Karl opened his mouth to continue the lie, but there was no engine to power the words. They were stuck in his throat, a sailboat resting on still waters, with no wind to blow them to their destination. “Nobody,” Karl said angrily.
“What?” Fred said, startled. Instantly his voice was small, scared by the possibilities of confrontation.
Karl noticed. It made him angrier. Why does Fred needle and probe and insist, if he’s unwilling to hear the truth? If he’s so vulnerable, Karl thought, why does he act so tough?
“The others don’t like you,” Karl said, wanting to wound Fred, but discovering, right in the middle of the thrust, that he didn’t relish the actual moment of stabbing Fred. “They say if I keep inviting you, they won’t come. I don’t want to lose the whole game because of you.”
There was silence from Fred. A total oblivion that almost convinced Karl Fred had been cut off and his excursion into truth had been wasted. Then he heard Fred clear his throat.
“Look. I’ve tried to—” Karl began to stammer, but Fred interrupted.

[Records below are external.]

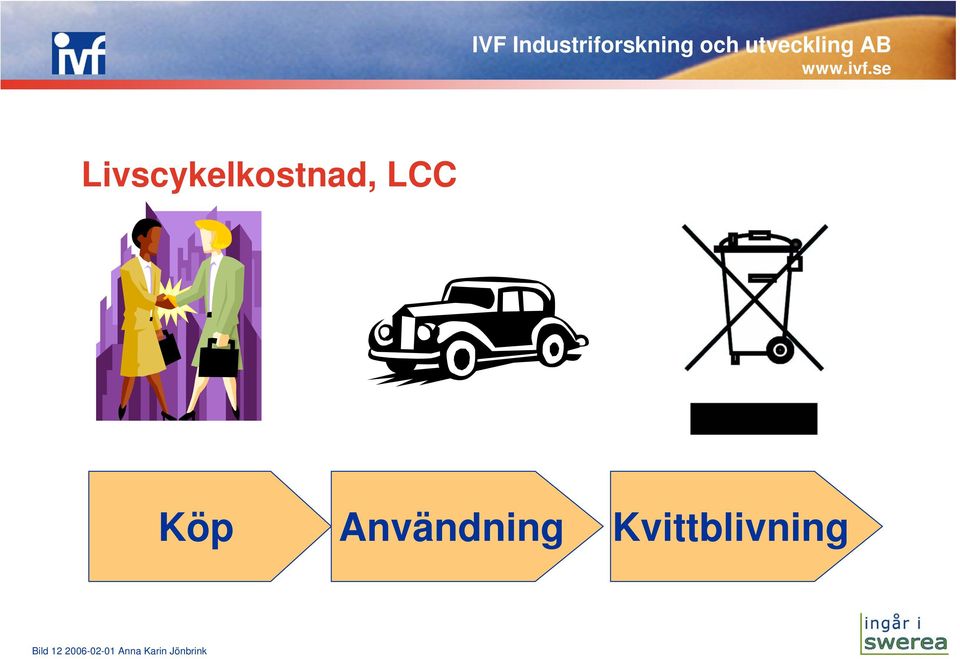 ivf

IVF Industriforskning och utveckling AB
www.ivf.se

Livscykelkostnad, LCC

Köp

Användning

Kvittblivning

Bild 12 2006-02-01 Anna Karin Jönbrink

ingår i
swerea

“I understand. No problem. I gotta go.”
Fred hung up.
He stared at the phone. He had known, really, known all along. But still he had tried to tell himself it was coming from within him, his own poor sense of himself, his perpetual nervousness that he wouldn’t be liked. The black receiver resting in its cradle, still and silent, possessing no identity but its own, reflected a small distorted image of his face peering anxiously into the black impenetrable world. “Let me in,” it seemed to say, “or I’ll die.”
David Bergman’s dinner party was about to begin. He had finished setting the table with his brother’s hand-me-down china. It was black Wedgwood, chosen to match the black Formica kitchen, and therefore left behind, since his brother’s taste had moved on, evolving backward from high-tech to Victorian wall sconces and floral patterns.
However, David had to admit that the dense-colored but delicate plates, boldly blotting the white Formica dining table, did indeed, as his brother would say, “make a statement.” And David wanted to impress, to seem as adult as possible tonight. It had taken two months to find a night that Chico and Rounder (nobody called him Groucho, possibly because he was such an outsider: a restraint which ultimately added to the sense that he would forever continue to be one) were both free to come. The other guests, who had suddenly become problematic, were Tony Winters and his wife, Betty. A few days ago Betty had told Patty that Tony and she might not be able to come because Tony’s father was coming in from Los Angeles on his way to London and wanted to see them for dinner. Patty had, with shameless charm, begged Betty not to cancel, complaining that she would be drowned in a flood of Newstime gossip. Betty called back, after checking with Tony. His father wasn’t arriving until ten o’clock, and he planned to meet them at eleven, so they could attend, as long as it was understood they would have to leave early.
David resented this arrangement. He had met Tony and Betty on only one other occasion besides the dinner nearly a year before at Fred’s — the night he had first met Patty. A few months later they had gone to a startlingly fancy brunch at Tony’s and Betty’s. That event, with its nakedly business-oriented guest list, the professionally tended bar, the rented coat racks, the fancy dishware, and the elaborate menu, convinced David it was appropriate for someone his age to invite his bosses to dinner. David, secretly, was irritated that Patty would never dream of entertaining on that scale (David didn’t consider the possibility that Tony might have made the arrangements), thus forcing him to settle for an uncatered, relatively intimate dinner. At Tony’s party he had counted at least thirty people in show business, all of whom, David assumed, were important contacts for Tony, relationships Tony needed to succeed. David wouldn’t have minded having Rounder and Chico over, along with the other Marx Brothers and the important editors he knew from Business Week, the Wall Street Journal, the New York Times, and so on, to make the point to the Marx Brothers that David was the sort of person whom they needed to woo, if they wanted to hang on to him.